TASK INSTRUCTIONS |
Each entry needs to be reproduced verbatim.

Stored data entries:
-- Opening Marker --

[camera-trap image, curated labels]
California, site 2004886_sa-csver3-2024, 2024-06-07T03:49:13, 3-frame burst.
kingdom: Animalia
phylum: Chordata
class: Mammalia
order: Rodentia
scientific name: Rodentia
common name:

-- Closing Marker --

WRITTEN ANSWER |
[camera-trap image, curated labels]
California, site 2004886_sa-csver3-2024, 2024-06-07T03:49:13, 3-frame burst.
kingdom: Animalia
phylum: Chordata
class: Mammalia
order: Rodentia
scientific name: Rodentia
common name:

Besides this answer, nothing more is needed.